— Ой, ой! Посмотрите, какой ловкий и сильный. — Забубнила Яга, скрывая скользнувшее восхищение. Она наблюдала, как он, в два раза согнувшись, прошел внутрь. Девушка подождала Кота и только потом закрыла дверь. Изба снова застонала, зашевелилась и стала поворачиваться.
— Она встает на место. — На всякий случай прокомментировала Даня.
— Я так и понял.
Дубравко обошел единственную комнату вдоль и поперек. Запах смерти уже не казался настолько резким, нос почти адаптировался. Половину пространства занимала беленая печь. Возле нее стояли две лавки, лежала аккуратная стопка дров, по центру — стол и стулья. Обычная добротная изба, ничего особенного, если не считать пыли и свисающей ото всюду паутины, да разных незнакомых трав и цветов. Хотя все же что-то было не так. Даня достала три свечи и зажгла их, расставляя по небольшому помещению, чтобы осветить. И только тут Дубравко понял.
— А где окна?
Девушка поморщилась.
— Вот поэтому мы тут и не живем поколениями. Работать — работаем. А жить… — Она зябко поежилась.
— Это не ответ.
— Ну… Изба то погребальная. А покойникам окна не предусмотрены. — Она равнодушно пожала плечами. — Оттуда же, кстати, и столбы снизу.
— А… — Протянул парень. — Интересно.
— Сколько времени?
— Десять.
— Рано еще. Давай расскажу что ли о нежити. — Даня устроилась рядом с ним на лавке и задорно улыбнулась.
Два часа спустя Дубравко знал много. Он запоминал каждую мелочь, которая касалась этого вновь открывающегося мира. Волкодлак задавал все новые и новые вопросы, а Яга, казалось, обладала безграничным терпением. Она рассказывала ему сказки, былины, что он за полтора столетия успел позабыть, где-то объясняла, порой посмеивалась.

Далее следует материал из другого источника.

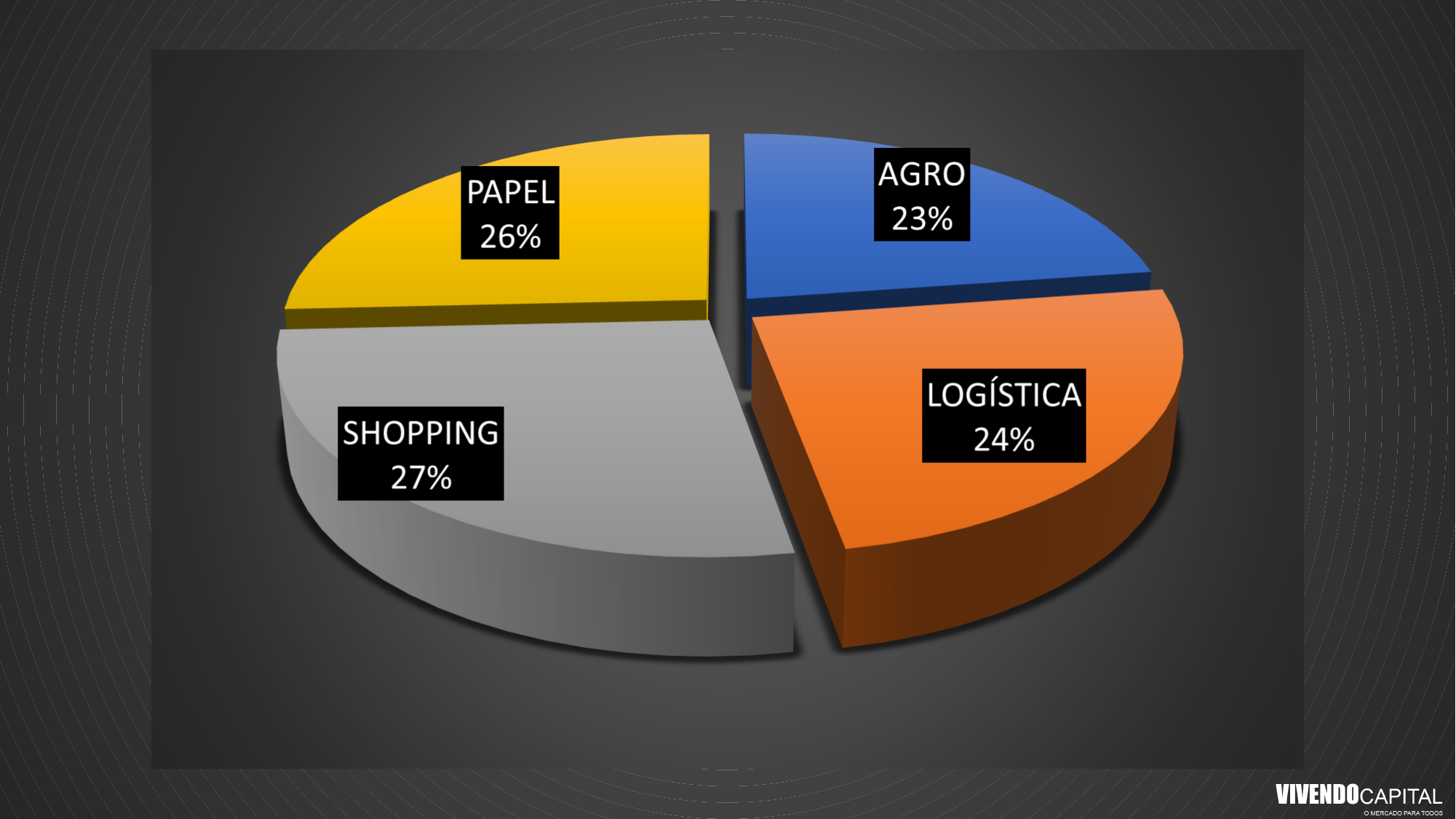
What percentage does the AGRO slice represent? 23% What colour is the AGRO slice? Blue What percentage does the PAPEL slice represent? 26% How many categories are shown in the pie chart? 4 Which category has the smallest share of the pie? AGRO Which category has the largest share of the pie? SHOPPING What kind of chart is shown on the slide? Pie chart What is the difference in percentage points between PAPEL and LOGÍSTICA? 2 What is the difference in percentage points between SHOPPING and AGRO? 4 Which is larger, the PAPEL share or the LOGÍSTICA share? PAPEL What percentage does the LOGÍSTICA slice represent? 24% What percentage does the SHOPPING slice represent? 27%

Потом Даня прошептала над его головой наговор, превращая людским глазам и ушам в филина. И, к удивлению волкодлака, с писком «он идет» то же самое проделала с собой.
— Ага! Вот теперь Баба-Яга!
Перед ним стояла горбатая старуха в тряпье, с волдырями на лице, слишком длинный нос загибался вверх. Старуха, сверкнув Даниными серыми глазами и просипев «грубиян», проковыляла до двери, одна ее нога оказалась абсолютно мертвой и уже окостеневшей. Дубравко привык к мысли, что его тело не совсем неживое, но вид этой ноги, которую хозяйка приволакивала за собой, заставил его поежиться. Тут даже сказки не помогли. За стеной послышался скрип калитки, а затем изба застонала и повернулась.
Даня распахнула дверь и заскрежетала противным басом, как учила когда-то бабушка:
— Русским духом запахло! Кто таков? По что покой мой потревожил?